I'm sorry, but I think that you're confusing me with someone else. I never said anything about advocating avoidance of any kind. I merely stated that one should be cautious. There are no spaces between my lines - stop trying to read between them.


----------



## Kacey (Jun 24, 2007)

MaartenSFS said:


> I'm sorry, but I think that you're confusing me with someone else. I never said anything about advocating avoidance of any kind. I merely stated that one should be cautious. There are no spaces between my lines - stop trying to read between them.





MaartenSFS said:


> I'm glad that you think so highly of me..
> 
> The reason that I specified these hypothetical situations is because there are all sorts of tricks thieves/murderers use to deceive decent people.
> 
> ...





MaartenSFS said:


> To answer my own question:
> 
> 1) Man - **** no. I believe that it every mans' function to know some form of MA to protect the weak.
> 
> ...



I find these posts to be mutually exclusive; that, or you're assuming that we know what you mean when you are not stating it explicitly.  In post #2, you list who you would not help, and why; in post #7, you give examples of assistance backfiring; and yet, you claim that you are not advocating that people avoid helping others - not until your most recent posts have you said anything about caution.  

Please remember that - even more than in conversation, where non-verbal cues are available - we know only what you choose to type, and if you do not state what you mean explicitly, chances are people will not understand what you mean.


----------



## Tames D (Jun 24, 2007)

MaartenSFS said:


> To answer my own question:
> 
> 1) Man - **** no. I believe that it every mans' function to know some form of MA to protect the weak.
> 
> ...


My answer to # 1-5 is Yes. 
I'm confused about your answer to #1. You say it's every mans function to help the weak. But you won't help a weak man?


----------



## jdinca (Jun 24, 2007)

Yes. The only caveat if it's a situation where getting involved would have both of them turn on me. Ask any LEO's here about that one.


----------



## tellner (Jun 25, 2007)

Unconditionally? My wife. Any kids we have. A few close friends and relatives. 

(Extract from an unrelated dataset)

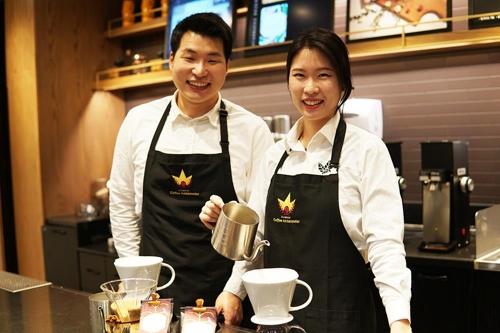 스타벅스 올해 커피대사에 윤병권·김유림 바리스타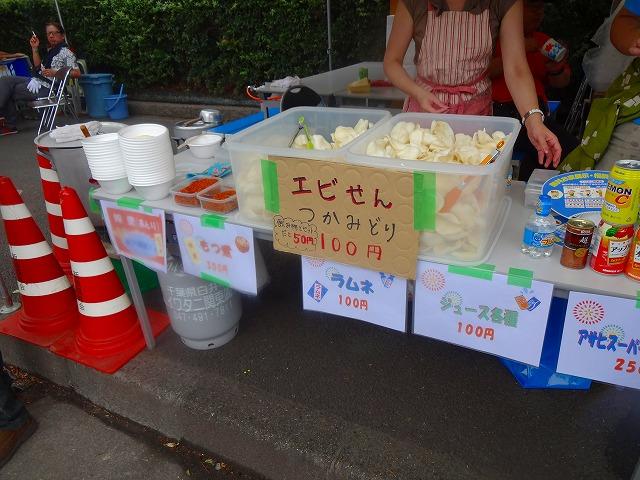 新松戸祭り2013 (34)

Other than that? Nobody. I'm not risking my life unless there's a good reason. There are enough people who have a lien on it that it's not entirely mine to throw away. The fact that someone is breathing is not in and of itself a good enough reason. It's a choice, not something automatic except in the few cases mentioned above.


----------



## MaartenSFS (Jun 25, 2007)

tellner said:


> Unconditionally? My wife. Any kids we have. A few close friends and relatives.
> 
> Other than that? Nobody. I'm not risking my life unless there's a good reason. There are enough people who have a lien on it that it's not entirely mine to throw away. The fact that someone is breathing is not in and of itself a good enough reason. It's a choice, not something automatic except in the few cases mentioned above.


 
Thank you. That's what I was looking for.


----------



## MJS (Jun 25, 2007)

MaartenSFS said:


> If you saw someone in a dangerous situation, and it looked genuine, would you unconditionaly take it upon yourself to resolve the matter if they were a...
> 
> 1) man
> 
> ...


 
There is always a risk of having the person you are attempting to help, turn on you.  If a LEO is responding to a domestic and moves in to make an arrest on the male half, whats to say that the female isn't suddenly going to have a change of heart and start assaulting the officer?  Same thing applies to the general public.  

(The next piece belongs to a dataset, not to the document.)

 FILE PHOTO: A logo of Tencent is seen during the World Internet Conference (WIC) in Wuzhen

So, to answer your question:  If I chose to get involved, first and foremost, I'd call the police.  It is their job to respond to situations like that, so I'm doing my part by providing them with a) a detailed description of what is taking place, b) the number of people involved, c) if there are any weapons, d) description of the attackers such as race, sex, clothing, e) any vehicles involved, and if so, make/model/color of the car, f) direction of travel of the vehicle or the attackers, if they leave on foot.

We dont know what we could be walking into, so for myself, I'd rather be a bit more cautious and call the police.  

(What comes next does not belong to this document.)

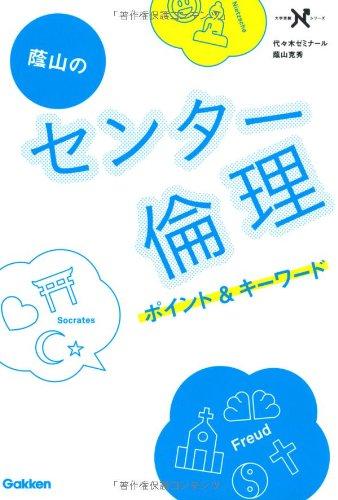 蔭山のセンター倫理—ポイント&キーワード (大学受験Nシリーズ) -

Family members, wife, etc. of course, without hesitation.  I don't think I have to worry about my wife hitting me, if someone was trying to steal her purse. 

Mike


----------



## bushidomartialarts (Jun 25, 2007)

There are a lot of reasons to stay out of such a situation:  risk of death or harm to you, incomplete understanding of the situation, potential for legal trouble.  Tellner put it eloquently about having responsibilities that forbid us from risking death just for our own principals.

On the other hand, I don't think I'm constitutionally capable of walking away from or just watching a woman, child, senior or helpless man getting beaten.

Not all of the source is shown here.